This is the second most common nerve entrapment syndrome. It generally occurs due to compression of the ulnar nerve at the elbow. Less commonly it occurs at the level of the wrist. Often this compression is preceded with one or more episodes of minor elbow injuries. Sometimes these patients routinely rest the elbows on hard surfaces. Elbow pain, sensory loss of the little and ring fingers, and grip weakness are common complaints.
As for carpal tunnel syndrome, treatment generally begins with avoiding aggravating or causative activities, such as repetitive elbow trauma, compression of the elbow against hard surfaces, etc. Elbow padding is typically the next step. Patients who still do not improve are offered decompressive surgery.
Figure 1. Intraoperative photograph demonstrating the small incision used to perform an ulnar nerve decompression. The bony landmarks medial epicondyle (M) and olecranon (O) are also indicated.
Figure 2. Highly magnified intraoperative photograph demonstrating the ulnar nerve (U) following division of the overlying compressive tissues. Additional decompression is performed several centimeters proximal and distal to the limits of the incision as well.

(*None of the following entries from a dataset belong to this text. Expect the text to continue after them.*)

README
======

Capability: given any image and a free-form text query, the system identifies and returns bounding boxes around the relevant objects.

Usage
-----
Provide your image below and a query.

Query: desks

Figure 3. Intraoperative photograph taken during a submuscular ulnar nerve transposition. The ulnar nerve (U) and the pronator teres muscle (P) prior to division are marked. The Z-plasty muscle incision is outlined in blue marker.
Figure 4. Intraoperative photograph of the patient in Figure 3, after division of the pronator teres muscle (P) and transposition of the ulnar nerve (U), beneath the cut ends of the muscle. Tan sutures have been placed prior to repairing the muscle.